Explore the Taxi language and ecosystem

Welcome! 👋 Taxi is a language for documenting data - such as data models - and the contracts of APIs.

Specifically, Taxi aims to describe how data & APIs across an ecosystem relate with one another, and to allow consumers to compose services together, without being coupled to underlying APIs.

Taxi describes data semantically - using rich semantic types - ie., types that, which allows powerful tooling to discover and map data based on it's meaning, rather than the name of a field.


Taxi allows you to be really expressive about what the meaning is of data returned from an API. By describing the meaning of our data, we can start to make data interchangeable.

For example:

model Customer {
   id : CustomerId inherits String
   firstName : FirstName inherits String
   lastName : LastName inherits String

model Invoice {
   invoiceId : InvoiceId inherits Int
   customerId : CustomerId

Those Strings now have a little more meaning. And look - we now know that Invoice.customerId and Customer.id describe the same piece of information - a CustomerId.
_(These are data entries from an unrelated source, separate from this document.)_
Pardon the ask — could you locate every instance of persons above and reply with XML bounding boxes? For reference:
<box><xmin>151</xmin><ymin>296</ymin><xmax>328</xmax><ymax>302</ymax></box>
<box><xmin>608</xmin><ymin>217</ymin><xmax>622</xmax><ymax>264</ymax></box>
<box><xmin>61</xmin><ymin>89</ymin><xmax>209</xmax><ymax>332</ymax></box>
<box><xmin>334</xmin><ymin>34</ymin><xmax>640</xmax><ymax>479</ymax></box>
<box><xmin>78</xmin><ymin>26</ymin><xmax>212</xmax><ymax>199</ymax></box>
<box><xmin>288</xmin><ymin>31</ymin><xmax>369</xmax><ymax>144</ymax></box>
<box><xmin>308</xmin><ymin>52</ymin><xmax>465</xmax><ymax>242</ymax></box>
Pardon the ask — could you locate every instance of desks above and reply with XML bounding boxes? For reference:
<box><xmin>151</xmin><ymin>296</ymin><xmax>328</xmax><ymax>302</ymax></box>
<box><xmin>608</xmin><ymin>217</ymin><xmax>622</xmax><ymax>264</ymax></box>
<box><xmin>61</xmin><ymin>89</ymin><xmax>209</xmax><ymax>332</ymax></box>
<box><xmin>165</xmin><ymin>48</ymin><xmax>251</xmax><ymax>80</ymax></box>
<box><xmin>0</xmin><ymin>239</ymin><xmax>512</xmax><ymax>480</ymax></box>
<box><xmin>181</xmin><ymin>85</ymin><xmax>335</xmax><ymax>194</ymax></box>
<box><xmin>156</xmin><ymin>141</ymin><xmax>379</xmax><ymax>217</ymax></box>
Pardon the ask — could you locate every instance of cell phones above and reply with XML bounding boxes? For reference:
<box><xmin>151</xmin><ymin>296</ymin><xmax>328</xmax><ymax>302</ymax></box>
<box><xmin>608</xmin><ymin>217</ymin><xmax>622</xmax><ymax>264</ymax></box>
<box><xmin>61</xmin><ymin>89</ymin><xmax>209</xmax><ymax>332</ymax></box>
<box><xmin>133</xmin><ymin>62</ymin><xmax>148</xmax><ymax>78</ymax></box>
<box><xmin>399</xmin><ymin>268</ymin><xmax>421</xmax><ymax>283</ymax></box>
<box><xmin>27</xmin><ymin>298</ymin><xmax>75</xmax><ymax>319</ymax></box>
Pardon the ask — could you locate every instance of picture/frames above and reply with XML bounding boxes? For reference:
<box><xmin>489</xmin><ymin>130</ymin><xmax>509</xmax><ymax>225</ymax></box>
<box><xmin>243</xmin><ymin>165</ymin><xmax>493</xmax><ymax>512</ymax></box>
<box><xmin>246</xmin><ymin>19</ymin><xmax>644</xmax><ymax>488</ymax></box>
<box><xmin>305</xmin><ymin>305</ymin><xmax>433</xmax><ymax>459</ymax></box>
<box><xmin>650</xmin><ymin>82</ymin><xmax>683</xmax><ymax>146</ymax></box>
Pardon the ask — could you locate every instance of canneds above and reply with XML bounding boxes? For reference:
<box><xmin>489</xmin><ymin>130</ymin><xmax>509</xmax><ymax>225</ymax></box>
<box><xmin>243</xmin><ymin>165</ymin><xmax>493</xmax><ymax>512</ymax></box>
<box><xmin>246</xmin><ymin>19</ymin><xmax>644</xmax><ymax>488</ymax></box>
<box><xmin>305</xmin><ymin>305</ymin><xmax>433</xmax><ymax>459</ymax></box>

By building out this set of terms - we create a Taxonomy of interchangeable types. This allows us to better document how data is intended to be used. Tooling such as Orbital can leverage this to link and discover data automatically, and automate API integration.

@HttpOperation(method = "GET", url = "http://myApp/customers/{id}")
operation getPerson(id: CustomerId):Customer

Getting started

Taxi Playground

Taxi Playground is a playground for quickly writing Taxi, and generating diagrams. Read more about why we built it, and where it's going, here

Grab the source

Taxi is an open source (Apache 2) project, hosted on Github


Why do we need another schema language?

There's a much lengthier blog discussing why we built Taxi here.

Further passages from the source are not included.